Each family is represented as a derivational graph. The attributes of a node is a lexeme and its part of speech. An edge thus corresponds to a derivation between two lexemes, and is described by the orientation (direct, indirect, or undecidable) and the morphological pattern (e.g. X-Xeur). Currently, D´emonext contains 25,444 families. For each family, we also define “fingerprint”, which is a graph having identical structure as the family’s derivational graph but without the lexemes. Consequently, several families can share the same fingerprint. Among 25,444 families, there are 6,657 unique fingerprints. We applied FCA, more specifically AOC-poset (partially ordered set of attribute-object-concepts), to obtain the poset of families and fingerprints.

Figure 1: AOC-poset (in black) and the fingerprints (in blue).

An example of AOC-poset from five families is shown in Figure 1. We see that f1 “grows” by adding an indirect X-X derivation to become f2 or by adding two derivations to become f3. From the poset in Figure 1, we can observe the relation among families. The family cramer (with only one derivation cramerVcramageN) and the family roder (with only one derivation roderVrodageN) share the same set of derivations. These two families are less complex than haubaner and jaunir. Finally, the derivations of ajouter is a combination of the derivations of haubaner and jaunir.

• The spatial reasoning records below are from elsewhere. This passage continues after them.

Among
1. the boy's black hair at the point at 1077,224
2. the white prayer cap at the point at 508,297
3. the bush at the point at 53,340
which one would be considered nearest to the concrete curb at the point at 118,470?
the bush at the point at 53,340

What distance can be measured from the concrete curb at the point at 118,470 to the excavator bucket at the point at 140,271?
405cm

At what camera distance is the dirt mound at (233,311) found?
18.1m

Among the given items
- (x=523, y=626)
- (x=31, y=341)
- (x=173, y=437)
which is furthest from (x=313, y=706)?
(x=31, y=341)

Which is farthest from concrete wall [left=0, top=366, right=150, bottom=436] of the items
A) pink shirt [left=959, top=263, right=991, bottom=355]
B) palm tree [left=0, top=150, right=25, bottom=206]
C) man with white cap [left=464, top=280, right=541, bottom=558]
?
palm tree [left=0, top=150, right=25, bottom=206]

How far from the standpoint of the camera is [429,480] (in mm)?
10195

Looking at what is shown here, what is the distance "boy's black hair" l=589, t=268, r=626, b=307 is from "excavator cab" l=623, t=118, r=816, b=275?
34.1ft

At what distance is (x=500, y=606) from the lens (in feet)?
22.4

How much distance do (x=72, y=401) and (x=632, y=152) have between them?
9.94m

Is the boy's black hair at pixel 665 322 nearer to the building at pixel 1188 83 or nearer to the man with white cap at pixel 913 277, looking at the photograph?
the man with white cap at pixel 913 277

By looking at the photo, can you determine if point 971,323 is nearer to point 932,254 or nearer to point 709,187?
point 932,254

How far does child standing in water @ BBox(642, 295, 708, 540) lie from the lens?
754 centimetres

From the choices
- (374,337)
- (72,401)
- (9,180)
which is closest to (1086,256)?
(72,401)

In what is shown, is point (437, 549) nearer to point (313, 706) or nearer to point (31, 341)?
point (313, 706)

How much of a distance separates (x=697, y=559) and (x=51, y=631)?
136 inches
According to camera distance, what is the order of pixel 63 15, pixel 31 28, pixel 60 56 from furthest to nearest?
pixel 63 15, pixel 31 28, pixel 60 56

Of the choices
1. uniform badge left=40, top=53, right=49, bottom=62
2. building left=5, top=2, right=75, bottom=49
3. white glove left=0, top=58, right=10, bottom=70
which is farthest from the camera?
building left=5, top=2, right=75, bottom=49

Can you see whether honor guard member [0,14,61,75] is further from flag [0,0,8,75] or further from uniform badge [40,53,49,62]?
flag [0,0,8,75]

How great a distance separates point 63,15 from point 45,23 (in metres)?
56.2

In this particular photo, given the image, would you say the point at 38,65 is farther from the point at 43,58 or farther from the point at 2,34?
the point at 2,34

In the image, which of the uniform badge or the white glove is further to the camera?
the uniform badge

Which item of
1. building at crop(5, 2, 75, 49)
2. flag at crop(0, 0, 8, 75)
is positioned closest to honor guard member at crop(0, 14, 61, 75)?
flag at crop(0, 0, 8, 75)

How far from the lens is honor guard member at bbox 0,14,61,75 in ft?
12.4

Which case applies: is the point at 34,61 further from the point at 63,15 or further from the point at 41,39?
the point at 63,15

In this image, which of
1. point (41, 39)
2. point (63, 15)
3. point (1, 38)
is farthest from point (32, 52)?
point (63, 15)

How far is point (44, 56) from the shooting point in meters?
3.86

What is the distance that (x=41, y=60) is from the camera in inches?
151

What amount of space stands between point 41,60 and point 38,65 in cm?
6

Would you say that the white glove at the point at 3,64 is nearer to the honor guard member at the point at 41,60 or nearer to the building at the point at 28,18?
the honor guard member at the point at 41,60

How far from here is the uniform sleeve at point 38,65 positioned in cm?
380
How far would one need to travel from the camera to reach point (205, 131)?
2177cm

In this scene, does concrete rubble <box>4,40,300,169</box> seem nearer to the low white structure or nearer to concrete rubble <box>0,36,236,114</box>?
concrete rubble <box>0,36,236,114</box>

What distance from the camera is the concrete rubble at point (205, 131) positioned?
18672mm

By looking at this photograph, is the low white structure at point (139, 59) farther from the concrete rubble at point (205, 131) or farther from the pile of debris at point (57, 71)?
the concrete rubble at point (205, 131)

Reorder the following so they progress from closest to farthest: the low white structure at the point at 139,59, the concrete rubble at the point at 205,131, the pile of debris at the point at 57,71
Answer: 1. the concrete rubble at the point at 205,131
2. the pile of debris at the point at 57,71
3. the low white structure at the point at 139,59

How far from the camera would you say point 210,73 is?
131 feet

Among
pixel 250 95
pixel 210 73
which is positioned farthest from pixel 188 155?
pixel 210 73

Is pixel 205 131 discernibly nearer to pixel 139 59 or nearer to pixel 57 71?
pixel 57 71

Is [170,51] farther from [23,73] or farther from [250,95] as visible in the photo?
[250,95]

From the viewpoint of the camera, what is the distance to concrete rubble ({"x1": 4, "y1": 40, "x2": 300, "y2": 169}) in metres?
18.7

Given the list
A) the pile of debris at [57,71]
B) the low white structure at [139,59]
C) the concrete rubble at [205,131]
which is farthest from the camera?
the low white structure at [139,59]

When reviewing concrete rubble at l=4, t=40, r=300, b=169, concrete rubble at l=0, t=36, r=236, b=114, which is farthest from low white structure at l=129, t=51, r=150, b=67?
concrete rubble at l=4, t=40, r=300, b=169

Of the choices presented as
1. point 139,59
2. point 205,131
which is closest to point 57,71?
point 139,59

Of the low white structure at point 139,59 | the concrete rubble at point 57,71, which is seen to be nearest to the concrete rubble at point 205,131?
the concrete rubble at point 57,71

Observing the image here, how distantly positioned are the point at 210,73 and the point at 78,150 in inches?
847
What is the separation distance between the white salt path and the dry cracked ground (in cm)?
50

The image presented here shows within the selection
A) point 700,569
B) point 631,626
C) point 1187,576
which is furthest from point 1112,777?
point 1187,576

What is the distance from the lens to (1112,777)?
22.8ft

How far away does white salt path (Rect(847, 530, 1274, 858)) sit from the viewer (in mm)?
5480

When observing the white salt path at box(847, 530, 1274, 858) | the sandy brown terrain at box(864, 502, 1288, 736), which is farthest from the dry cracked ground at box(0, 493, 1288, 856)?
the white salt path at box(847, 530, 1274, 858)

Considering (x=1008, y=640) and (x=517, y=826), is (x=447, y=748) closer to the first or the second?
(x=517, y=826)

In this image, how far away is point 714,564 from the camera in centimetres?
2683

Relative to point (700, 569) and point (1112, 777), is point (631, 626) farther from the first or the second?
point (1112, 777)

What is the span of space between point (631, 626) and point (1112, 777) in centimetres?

By exploring the poset and the number of families corresponding to each fingerprint, we can detect anomalies (missing or false derivations). An example of a missing derivation that we found is that of the family orpailleur, which has only two lexemes orpaillageN and orpailleurN, and an indirect derivation between them. This is considered an anomaly since many families having that derivation also contain a verb. We then propose the addition of the lexeme orpaillerV and the corresponding derivations.

Furthermore, we observe a case of possibly false derivations in the family détracter. This family has two direct X-Xion derivations : détracterV → détractionN and détracterV → détractationN, while several other families contain only one X-Xion from a verb. However, we found that certain families have extra valid derivations for different spelling, e.g. essuyement-essuiement, débuscage-débusquage, etc., which should not be regarded as incorrect derivations.

These findings were presented to linguists to be validated. We built a web application which can be accessed via https: // We visualize the family having anomalies and a “normal” family side-by-side, to facilitate the linguists in deciding whether there are actually missing or incorrect derivations.